Ma Schifani dovrebbe guardarsi bene da tutti i guai, in termini di azione politica, che gli hanno lasciato i suoi predecessori. E’ di queste ore la notizia che la Regione dovrà ricorrere per la sesta volta di fila all’esercizio provvisorio. Un mese o due, conta poco. Il verdetto, però, è che ancora una volta non si riuscirà ad approvare i documenti contabili entro la scadenza del 31 dicembre, come previsto dalla Legge. L’assessore Armao ha lasciato un bilancio talmente equivoco che neppure la Corte dei Conti è riuscita a venirne a capo, sospendendo il giudizio di parifica in attesa che intervenga la Corte Costituzionale. La quale sarà costretta a dirimere la vecchia questione della spalmatura decennale del disavanzo: si poteva fare, sì o no? Nell’attesa – cavalcando il rapporto di tensioni con lo Stato – Schifani si è rivolto a Roma per richiedere una norma ad hoc che faccia venir meno la questione del contendere.

Al neo assessore Marco Falcone, una volta portata a casa la manovra, spetterà una mega operazione trasparenza sui conti della Sicilia, già annunciata in aula. Sarebbe questo un segnale di discontinuità, anziché forzare la mano al governo Meloni per ottenere una exit strategy che rischia, ancora una volta, di avvelenare il clima e i rapporti con la Corte dei Conti. Intanto si parte con l’esercizio provvisorio, che permetterà di spendere in dodicesimi per tutto gennaio, evitando il blocco delle operazioni (e l’impoverimento di famiglie e imprese). Poi bisognerà capire perché i magistrati, per la seconda parifica di fila, hanno scelto di dichiarare ‘non regolari’ alcune voci del bilancio, a partire dallo Stato patrimoniale. E infine bisognerà intervenire sulla qualità della spesa, requisito necessario e sufficiente per evitare di presentarsi a Roma con il cappello in mano, ed essere rimbalzati ogni volta.

Anche sul fronte della sanità pubblica, Schifani farebbe meglio a tralasciare l’eredità di Razza. In questi giorni, con l’aumento dei contagi da Sars-Cov2, gli ospedali stanno faticando a riemergere dai problemi di sempre che – ove possibile – si sono addirittura aggravati: ossia la carenza di personale, l’assenza di posti letto (e di barelle), le lunghe liste d’attesa. Tutte le prestazioni ne risentono, così l’assessore alla Salute, Giovanna Volo, ha provato a decriptare il problema proponendo un piano della rete territoriale di assistenza per riformare il sistema. Prevede l’attuazione del Piano nazionale di ripresa e resilienza, con 300 milioni di euro destinati alla realizzazione di ospedali e case della comunità. Gli stessi annunci di Musumeci. Solo che adesso bisognerebbe mettere a terra il denaro, e cominciare a operare. Non è avvenuto, non ancora, coi progetti di edilizia ospedaliera che avrebbe dovuto seguire la struttura commissariale: i cento milioni destinati alla realizzazione di dieci pronto soccorso e di 166 posti letto di terapia intensiva, che la Regione aveva deliberato un anno fa, giacciono inutilizzati. Dei ventisei interventi previsti non ne è cominciato nessuno.
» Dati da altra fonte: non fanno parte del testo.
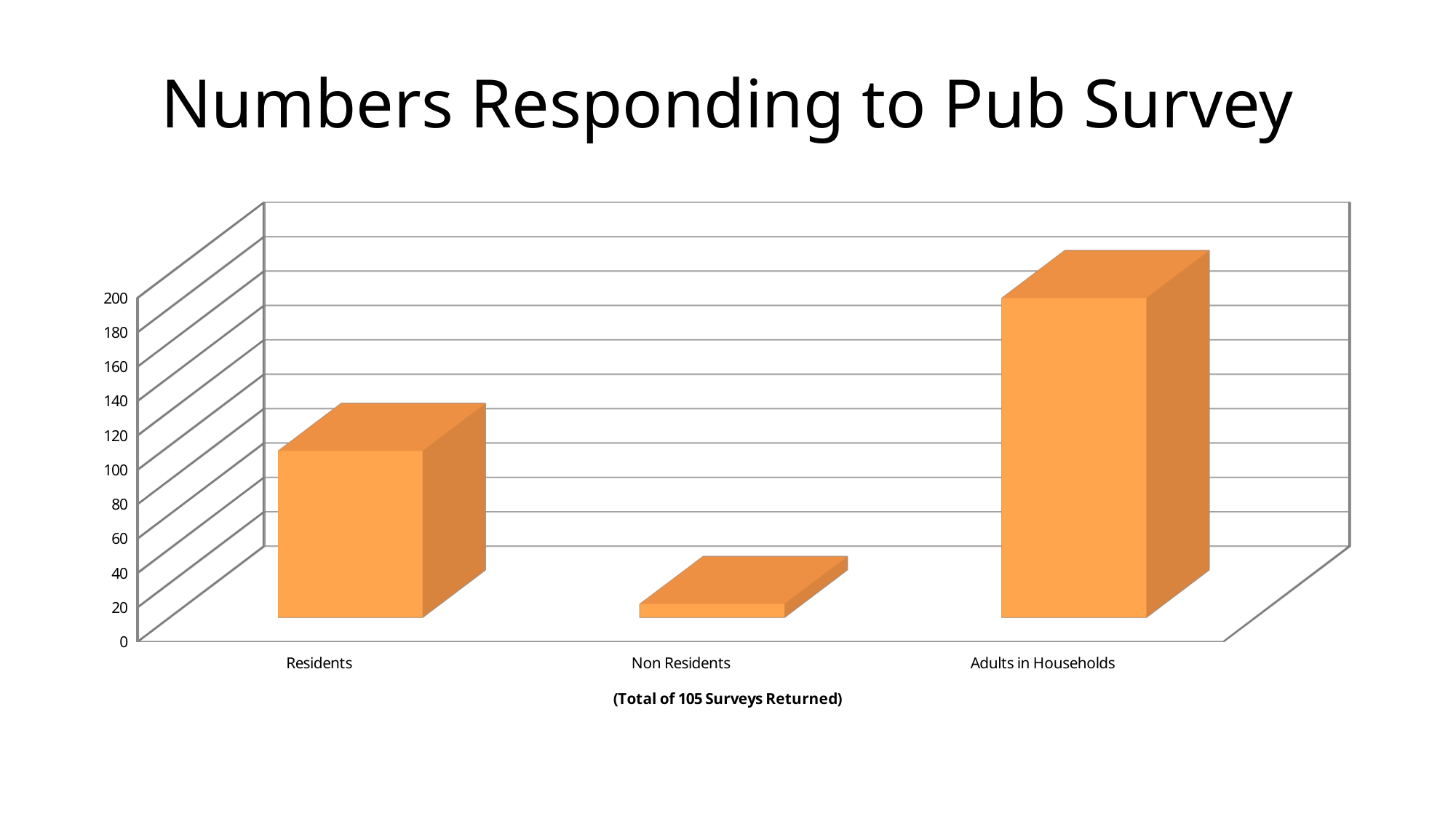
Which is larger, the value for Adults in Households or the value for Residents? Adults in Households Is the value for Residents greater or less than 160? less Which category has the highest value? Adults in Households Is the value for Adults in Households greater or less than 140? greater Is the value for Residents greater or less than 60? greater How many categories are shown on the x axis? 3 What is the title of the chart? Numbers Responding to Pub Survey Which is larger, the value for Residents or the value for Non Residents? Residents According to the note below the x axis, how many surveys were returned in total? 105 Which category has the lowest value? Non Residents What kind of chart is shown on the slide? bar chart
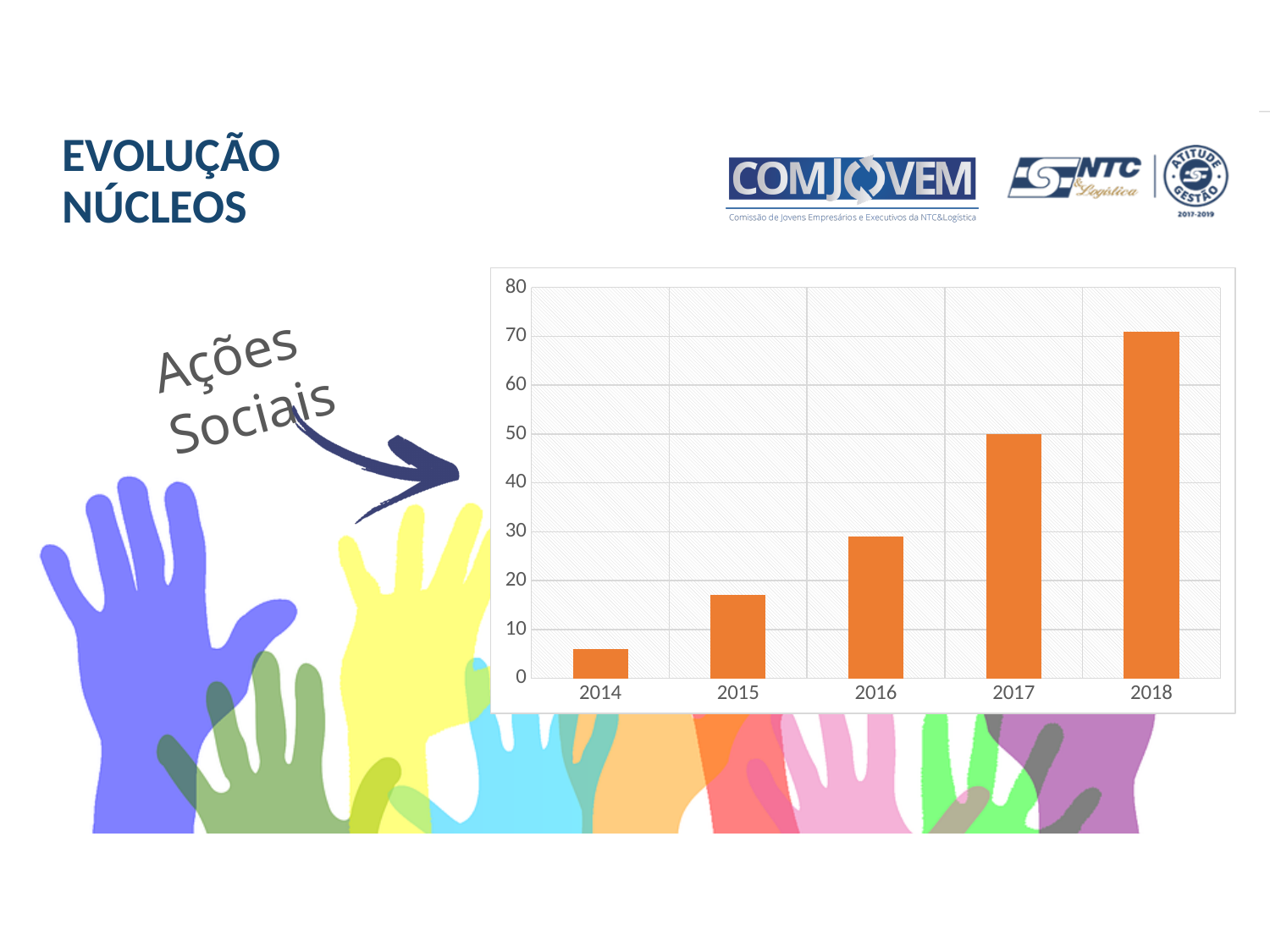
Which is larger, the value for 2016 or the value for 2017? 2017 What kind of chart is shown on the slide? bar chart Is the value for 2014 greater or less than 10? less Which year has the lowest bar in the chart? 2014 Is the value for 2015 greater or less than 20? less Do the values rise or fall from 2014 to 2018? rise Is the value for 2016 greater or less than 20? greater What label with an arrow points to the chart? Ações Sociais Which year has the highest bar in the chart? 2018 What is the value for 2017 in the chart? 50 How many years are shown on the x axis of the chart? 5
Una cosa in cui questo governo si sta rivelando una “copia” del precedente – non è certo un vanto da esibire – è l’utilizzo dei fondi comunitari. In assenza di progetti utili, o di progetti in generale, l’ultima spiaggia è la rimodulazione delle risorse che avrebbero dovuto finanziare investimenti, cioè sviluppo, e che invece finiranno per sostenere la spesa corrente o l’azione di contrasto al caro bollette (per imprese e famiglie). Ci si dovrebbe chiedere perché i progetti (ad esempio per la realizzazione di impianti di smaltimento dei rifiuti) non ci sono; e di chi è la responsabilità di questo handicap, che alla lunga finirà per dilatare la forbice con le regioni del nord. La scelta, quella vera, è fra lagnarsi e fare autocritica. A Schifani non resta troppo tempo.